Fundamentals of Statistics
Introduction
What is statistics? Here is the definition found on Wikipedia: "Statistics is the study of the collection, organization, analysis, interpretation, and presentation of data." (Statistics). This definition suggests three main components of statistics: data collection, measurement and analysis. Data analysis appears to be especially useful for a trader as information received is provided by the broker or via a trading terminal and is already measured.
Modern traders (mostly) use technical analysis to decide whether to buy or sell. They deal with statistics in virtually everything they do when using a certain indicator or trying to predict the level of prices for the upcoming period. Indeed, a price fluctuation chart itself represents certain statistics of a share or currency in time. It is therefore very important to understand the basic principles of statistics underlying the majority of mechanisms that facilitate the decision making process for a trader.

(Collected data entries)
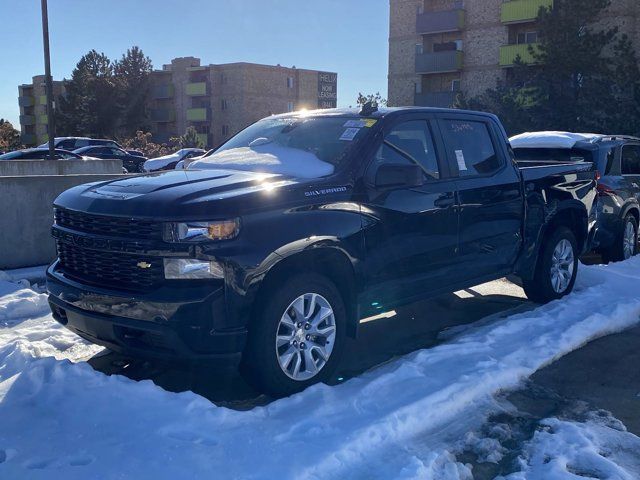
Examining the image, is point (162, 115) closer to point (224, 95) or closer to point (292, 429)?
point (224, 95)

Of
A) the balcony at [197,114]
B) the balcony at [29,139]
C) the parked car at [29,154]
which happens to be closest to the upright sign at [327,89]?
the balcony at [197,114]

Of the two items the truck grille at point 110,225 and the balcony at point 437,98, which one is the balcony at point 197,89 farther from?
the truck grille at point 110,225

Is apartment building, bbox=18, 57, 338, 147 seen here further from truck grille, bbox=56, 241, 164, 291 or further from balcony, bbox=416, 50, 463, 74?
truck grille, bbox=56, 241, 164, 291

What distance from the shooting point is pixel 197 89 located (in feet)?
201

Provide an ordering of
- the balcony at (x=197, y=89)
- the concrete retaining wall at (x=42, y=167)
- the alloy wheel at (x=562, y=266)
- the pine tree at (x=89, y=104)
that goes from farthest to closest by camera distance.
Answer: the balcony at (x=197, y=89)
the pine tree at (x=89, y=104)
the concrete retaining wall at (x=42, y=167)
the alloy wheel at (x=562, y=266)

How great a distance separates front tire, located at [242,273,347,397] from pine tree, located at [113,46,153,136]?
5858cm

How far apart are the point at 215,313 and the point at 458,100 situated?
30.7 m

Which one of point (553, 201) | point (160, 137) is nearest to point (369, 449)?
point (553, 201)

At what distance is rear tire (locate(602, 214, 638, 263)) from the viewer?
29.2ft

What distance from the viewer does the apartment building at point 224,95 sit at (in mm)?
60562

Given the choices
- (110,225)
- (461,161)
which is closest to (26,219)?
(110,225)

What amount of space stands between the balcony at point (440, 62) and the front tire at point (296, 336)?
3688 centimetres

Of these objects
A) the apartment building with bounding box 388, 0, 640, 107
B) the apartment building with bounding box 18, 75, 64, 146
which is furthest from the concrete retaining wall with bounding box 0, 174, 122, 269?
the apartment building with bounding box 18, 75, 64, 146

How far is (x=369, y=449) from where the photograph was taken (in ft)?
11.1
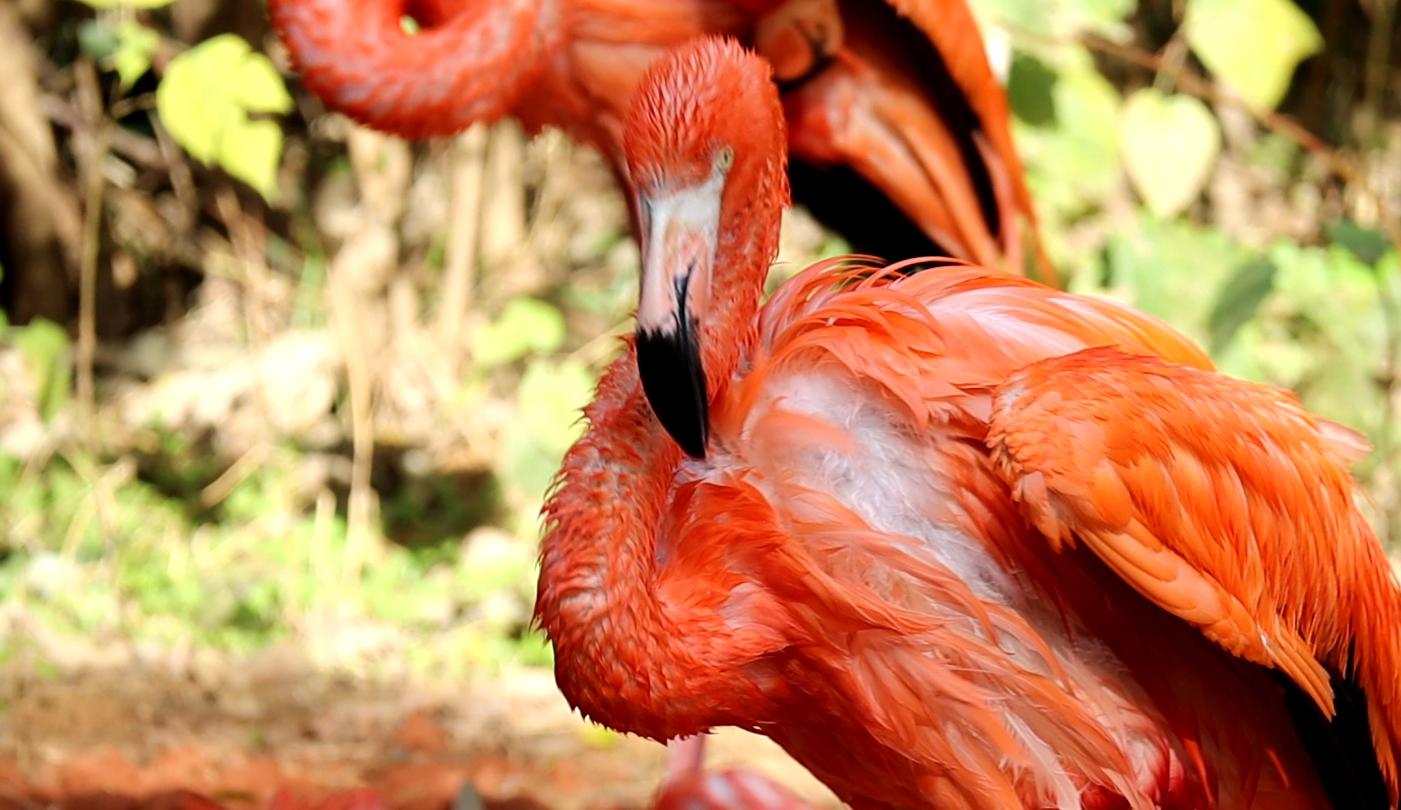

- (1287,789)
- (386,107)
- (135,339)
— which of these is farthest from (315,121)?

**Objectives:**
(a) Rewrite the paragraph of the statistics text that begins "Modern traders (mostly)" as a short bulleted list, keeping its main facts.
(b) Count the lines in the entries that contain the string "tree", and give only the number.
The statistics text and the entries have no connection to each other.

**Solutions for each task:**
(a)
- Most modern traders use technical analysis to decide whether to buy or sell.
- They deal with statistics in almost everything they do, such as using an indicator or predicting upcoming price levels.
- A price fluctuation chart itself shows statistics of a share or currency over time.
- Traders therefore need to understand the basic principles of statistics behind most of the mechanisms that support their decisions.

(b) 3